Walton and Chasten have worked in various projects together for over a decade. When Chasten approached Walten with The Breath Project, he wanted to help in any way he could.

Soon after, Donnie L. Betts joined the project as the artistic curator for Curious Theatre. As the curator, Betts is in charge of selecting the submissions from Coloradan artist that would make it to the festival.

“Everyone’s submission is going to be very heartfelt and very profound so it’s going to be very difficult,” Betts said. 

The Breath Project’s multilayered mission derives from many issues. Racial injustice. Inequality. Police Brutality. However, all the collaborators interviewed agreed on one thing that’s crucial about the project — timing.

“I feel the timing is very important,” said Betts. “At a time when we need to be more aware of the systemic racism that has been going on in our country for centuries, this would be a seminal moment that would make things change”.

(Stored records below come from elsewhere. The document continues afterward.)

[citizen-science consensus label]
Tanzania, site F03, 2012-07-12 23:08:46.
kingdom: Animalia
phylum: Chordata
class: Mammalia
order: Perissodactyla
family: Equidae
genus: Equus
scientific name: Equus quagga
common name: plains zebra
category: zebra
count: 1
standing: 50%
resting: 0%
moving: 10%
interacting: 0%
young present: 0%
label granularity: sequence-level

The project calls for change, to inspire people in finding their own way to protest. “I always use the phrase get in where you fit in. This is where artists fit in,” he said. He understands that not everybody feels safe going to a protest or exposing themselves during a pandemic.

“You can donate, you can preach your heart out, you can do a mural, a radio show. You can so something on Instagram. Get in where you fit in but do something.”

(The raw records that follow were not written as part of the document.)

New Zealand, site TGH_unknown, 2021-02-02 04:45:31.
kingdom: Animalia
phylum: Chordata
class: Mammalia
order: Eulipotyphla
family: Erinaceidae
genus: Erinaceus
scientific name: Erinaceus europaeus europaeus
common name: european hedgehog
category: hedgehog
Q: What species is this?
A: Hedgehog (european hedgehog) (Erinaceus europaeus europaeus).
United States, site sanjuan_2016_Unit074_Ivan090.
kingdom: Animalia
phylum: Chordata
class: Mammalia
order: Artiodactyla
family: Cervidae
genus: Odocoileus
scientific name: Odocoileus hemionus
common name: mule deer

Systemic racism in the theater community

Chasten hopes the project can also create change within the theater community. Long-term, the hope is the project helps dismantle systemic racism in the theater community.

After 25 years in theater, he knows the industry is looking to diversify but there is still hesitation. “It is the moment to hold their feet to the fire,” Chasten said. “They want to diversify. There is no better time than now to work on that”.

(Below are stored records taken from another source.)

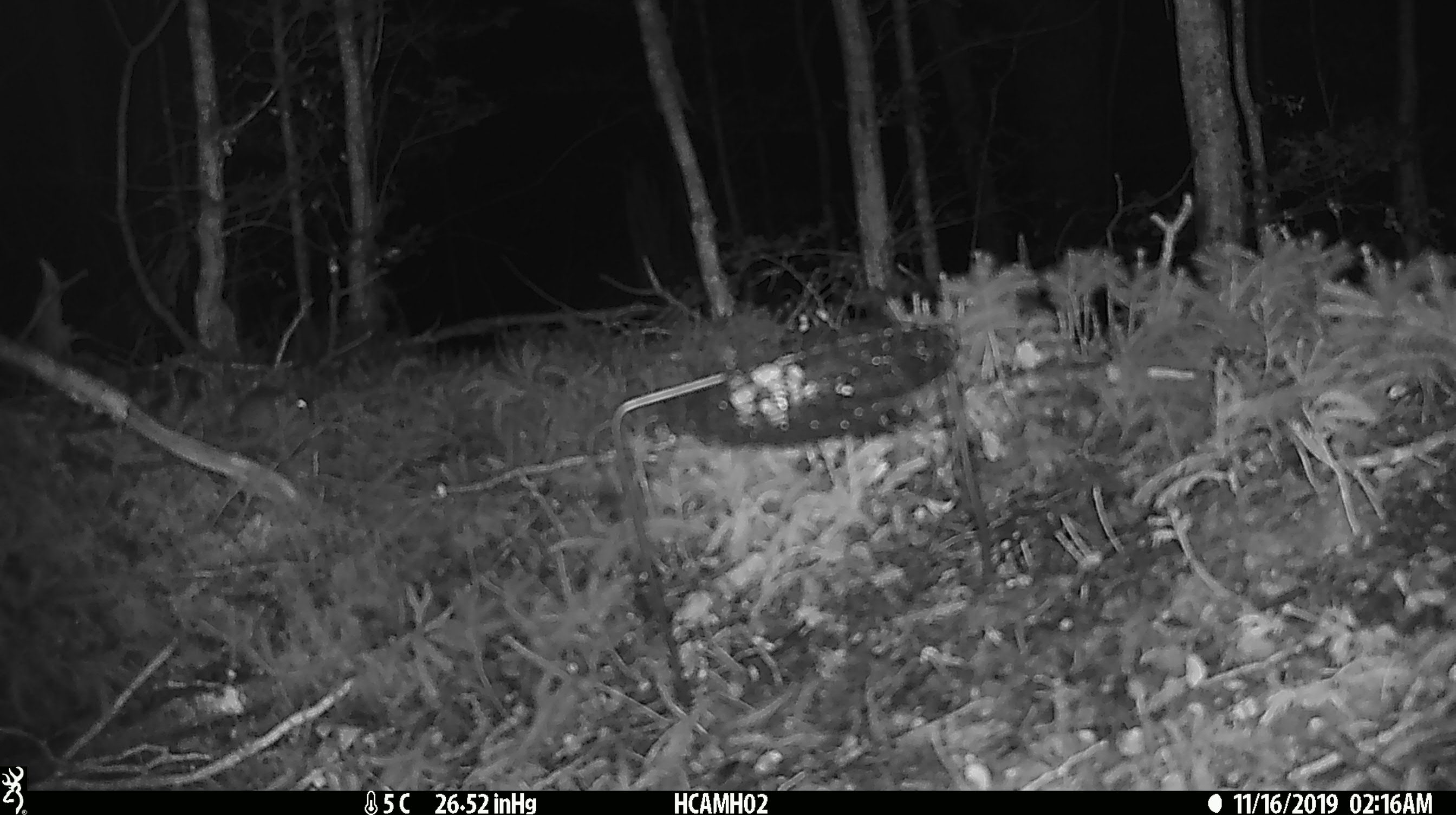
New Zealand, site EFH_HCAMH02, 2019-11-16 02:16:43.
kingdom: Animalia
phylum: Chordata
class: Mammalia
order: Rodentia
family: Muridae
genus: Mus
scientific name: Mus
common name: mouse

It is not just about seeing more people of color on the stage. Chasten believes it is a trickle-down effect and change must occur from within.

That is why he believes that people like Walton are so important. He believes theaters like Curious are being mindful about change and work consciously towards inclusion. However, when asked about his role, Walton is nonchalant about taking credit. “My role is just producing,” he said. “I’m just here to make it happen.”

Chasten also believes the way to increment change is by building relationships with the community. Whenever Chasten travels with his theater company, they request to arrive a couple of weeks in advance. That way, they can connect with the community and extend the invitation. Oftentimes, those same people end up coming to see a show they hadn’t been interested in previously.

“What that tells us is it’s not impossible work. You can do the outreach you just have to know who to reach out to,” Chasten said.

The heartache of local artists

Photo by Cori Anderson

The Breath Project expects about three submissions for every collaborating theater around the nation. Each region can provide a unique perspective on the themes of injustice and the pandemic.

Denver artists can bring their own point of view or their personal struggles into their performance. Betts hopes some of the submissions will mention Elijah McClain, a young local African-American man who also died at the hands of police brutality.

He explains that like George Floyd, there are many others that have said they couldn’t breathe like McClain who was held down by three policemen for 15 minutes.

“There is a history of Colorado and its abuse of people of color,” said Betts. “That is what local artists can bring.”

At its core, The Breath Project aspires to build bridges and see this moment in history through the eyes of the artists. “The power [of it] to me,” said Chasten, “is in the partnerships and in capturing this moment in time, the urgency. Capturing it, remembering it and not forgetting it.”

For more information on The Breath Project, current submissions and deadlines, go to thebreathproject2020.com

The deadline for submissions is September 14. The date of the virtual festival has not been announced yet.